■ Text extract
Winter

Sourdough Savory Rolls With Parmesan & Ricotta

January 13, 2021
3 Ratings
Photo by Maurizio Leo
Author Notes

For me, the holidays were marked with a plethora of sweet desserts, sweet bread, chocolate, and of course, cookies. I craved a savory respite: something soft, a little buttery, salty, and something ushering in a new year with a unique flavor profile.

These savory sourdough rolls evolved over many trials, trying to home in on that savory flavor profile and soft texture I was after. The result was a versatile, naturally leavened dough paired with a savory filling that I could probably eat by the spoonful straight from a bowl. And the dough itself turned out to be a fantastic base for playing with many different savory filling options.

I gravitated toward a somewhat typical Italian pairing of ricotta, Parmesan cheese, and fresh thyme to fill these rolls. But I also found I liked grated cheddar cheese with a touch of fresh sage, Gruyère with herbs and chopped ham, or even the classic bacon, cheddar, and chive that always pleases. Because the dough has no sugar added, any savory combination would work well.

As is the case when I make enriched doughs that require rolling out to fill, it’s best to refrigerate the dough after bulk fermentation (its first rise) to make rolling and shaping easier. Once the dough is in the fridge and chilled, it can rest there for hours, or even until the next day, whatever works for your schedule. —Maurizio Leo

  • Prep time 7 hours 30 minutes
  • Cook time 35 minutes
  • makes 9 rolls
Ingredients
  • Filling
  • 275 grams whole-milk ricotta
  • 20 grams Parmesan cheese, grated
  • 3 grams thyme, chopped
  • Dough
  • 459 grams all-purpose flour
  • 193 grams whole milk
  • 83 grams unsalted butter, cut into 1/2-inch pieces
  • 92 grams beaten eggs (a little shy of 2 eggs)
  • 9 grams salt
  • 165 grams ripe sourdough starter
  • Egg wash
  • 1 large egg, beaten
  • 1 tablespoon whole milk
In This Recipe
Directions
  1. Mix the dough (9:00 a.m.)

■ Information shown
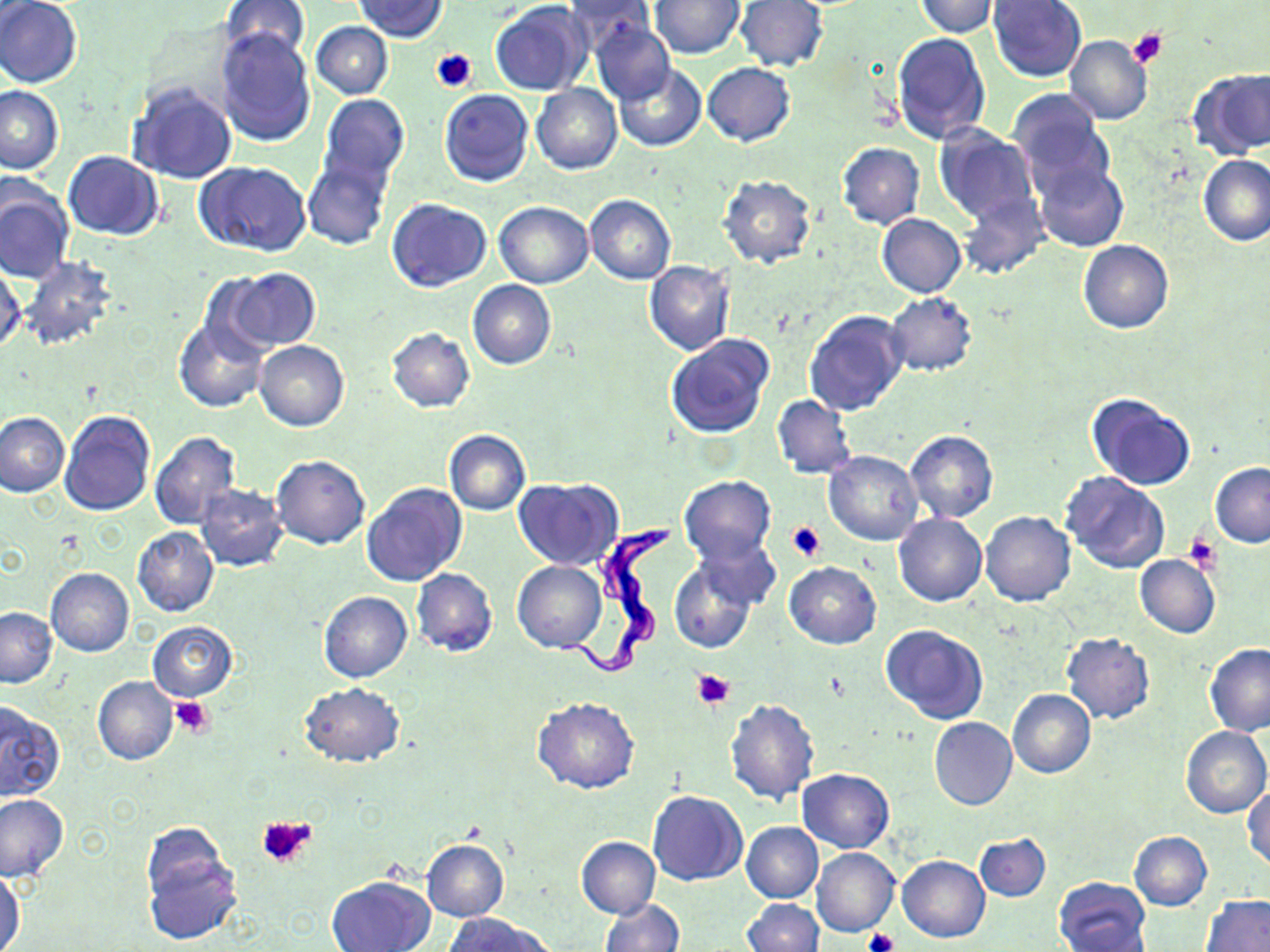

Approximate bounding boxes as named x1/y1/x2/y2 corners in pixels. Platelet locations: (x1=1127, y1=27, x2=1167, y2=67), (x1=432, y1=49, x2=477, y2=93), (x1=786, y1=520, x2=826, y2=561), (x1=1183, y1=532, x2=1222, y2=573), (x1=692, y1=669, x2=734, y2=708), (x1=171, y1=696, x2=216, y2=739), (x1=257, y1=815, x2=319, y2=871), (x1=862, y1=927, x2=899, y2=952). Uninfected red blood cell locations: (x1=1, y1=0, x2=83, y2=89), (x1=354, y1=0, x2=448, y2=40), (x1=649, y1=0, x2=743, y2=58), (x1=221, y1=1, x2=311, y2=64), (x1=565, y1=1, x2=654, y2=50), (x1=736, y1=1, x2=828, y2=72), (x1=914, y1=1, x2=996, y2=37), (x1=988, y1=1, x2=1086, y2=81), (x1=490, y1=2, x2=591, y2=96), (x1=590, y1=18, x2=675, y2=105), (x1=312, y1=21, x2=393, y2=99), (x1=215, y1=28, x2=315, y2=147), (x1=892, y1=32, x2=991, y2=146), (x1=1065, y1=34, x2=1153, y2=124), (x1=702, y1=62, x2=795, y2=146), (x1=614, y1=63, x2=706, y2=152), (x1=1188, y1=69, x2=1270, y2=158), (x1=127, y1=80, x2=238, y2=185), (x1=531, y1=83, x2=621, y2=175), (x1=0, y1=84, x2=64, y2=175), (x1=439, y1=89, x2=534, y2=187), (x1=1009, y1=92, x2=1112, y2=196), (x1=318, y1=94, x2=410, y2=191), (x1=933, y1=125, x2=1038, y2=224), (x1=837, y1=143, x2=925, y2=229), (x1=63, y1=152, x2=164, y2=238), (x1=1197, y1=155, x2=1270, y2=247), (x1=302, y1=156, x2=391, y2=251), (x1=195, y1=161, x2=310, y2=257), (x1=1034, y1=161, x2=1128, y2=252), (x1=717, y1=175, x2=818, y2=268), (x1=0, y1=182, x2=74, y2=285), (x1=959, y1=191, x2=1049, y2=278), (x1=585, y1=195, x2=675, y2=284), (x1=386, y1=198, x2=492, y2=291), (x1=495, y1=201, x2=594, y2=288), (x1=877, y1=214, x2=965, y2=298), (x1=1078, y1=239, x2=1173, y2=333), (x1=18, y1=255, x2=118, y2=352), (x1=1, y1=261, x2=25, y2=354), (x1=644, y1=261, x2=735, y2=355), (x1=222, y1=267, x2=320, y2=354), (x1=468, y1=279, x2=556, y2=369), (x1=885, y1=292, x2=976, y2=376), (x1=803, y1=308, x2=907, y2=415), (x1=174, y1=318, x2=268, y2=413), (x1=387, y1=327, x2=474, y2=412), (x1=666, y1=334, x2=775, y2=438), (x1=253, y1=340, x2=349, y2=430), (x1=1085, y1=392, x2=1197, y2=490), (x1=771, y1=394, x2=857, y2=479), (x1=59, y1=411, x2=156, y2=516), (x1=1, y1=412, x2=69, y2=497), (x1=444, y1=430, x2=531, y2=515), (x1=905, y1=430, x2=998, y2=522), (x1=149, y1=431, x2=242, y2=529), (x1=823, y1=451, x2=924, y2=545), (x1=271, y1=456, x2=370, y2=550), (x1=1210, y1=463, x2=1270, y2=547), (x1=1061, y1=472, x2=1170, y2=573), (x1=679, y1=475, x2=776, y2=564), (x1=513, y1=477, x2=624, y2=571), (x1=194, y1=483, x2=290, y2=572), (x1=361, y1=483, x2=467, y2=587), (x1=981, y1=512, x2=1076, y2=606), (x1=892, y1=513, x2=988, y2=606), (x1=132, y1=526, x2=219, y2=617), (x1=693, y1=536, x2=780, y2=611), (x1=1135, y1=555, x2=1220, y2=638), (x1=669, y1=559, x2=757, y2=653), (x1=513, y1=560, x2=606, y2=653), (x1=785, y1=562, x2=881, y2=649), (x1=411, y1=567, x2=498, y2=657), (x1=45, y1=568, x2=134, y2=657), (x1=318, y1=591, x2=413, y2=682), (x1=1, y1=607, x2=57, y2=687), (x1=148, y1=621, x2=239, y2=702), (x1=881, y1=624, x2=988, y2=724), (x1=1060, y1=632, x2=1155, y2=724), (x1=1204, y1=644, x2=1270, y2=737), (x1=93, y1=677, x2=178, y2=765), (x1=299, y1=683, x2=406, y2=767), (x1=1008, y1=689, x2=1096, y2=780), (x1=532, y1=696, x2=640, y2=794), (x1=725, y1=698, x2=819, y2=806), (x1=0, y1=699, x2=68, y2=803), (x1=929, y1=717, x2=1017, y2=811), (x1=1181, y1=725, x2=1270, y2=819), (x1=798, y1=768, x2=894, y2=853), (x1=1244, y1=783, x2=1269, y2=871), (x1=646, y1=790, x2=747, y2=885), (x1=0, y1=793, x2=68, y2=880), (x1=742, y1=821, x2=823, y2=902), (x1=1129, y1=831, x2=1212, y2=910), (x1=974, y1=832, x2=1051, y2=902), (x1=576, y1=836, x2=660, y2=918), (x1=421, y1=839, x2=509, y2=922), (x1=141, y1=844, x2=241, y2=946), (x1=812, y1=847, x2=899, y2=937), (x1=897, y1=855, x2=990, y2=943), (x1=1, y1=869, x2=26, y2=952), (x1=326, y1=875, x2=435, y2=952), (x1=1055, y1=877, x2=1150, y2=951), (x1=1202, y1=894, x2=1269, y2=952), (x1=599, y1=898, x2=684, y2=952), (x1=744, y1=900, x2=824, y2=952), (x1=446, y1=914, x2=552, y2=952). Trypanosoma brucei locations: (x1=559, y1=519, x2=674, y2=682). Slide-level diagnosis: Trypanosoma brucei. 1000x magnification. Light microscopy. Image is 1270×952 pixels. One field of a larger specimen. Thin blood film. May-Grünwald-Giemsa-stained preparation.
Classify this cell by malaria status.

■ Short problem 1
In the sourdough rolls recipe, how many grams of ripe sourdough starter go into the dough?
■ Short problem 2
Write out the passage of the sourdough rolls recipe between "For me, the" and "unique flavor profile.", inclusive.
Answer using only the sourdough rolls recipe, not the lines.

■ Task result 1
165 grams

■ Task result 2
For me, the holidays were marked with a plethora of sweet desserts, sweet bread, chocolate, and of course, cookies. I craved a savory respite: something soft, a little buttery, salty, and something ushering in a new year with a unique flavor profile.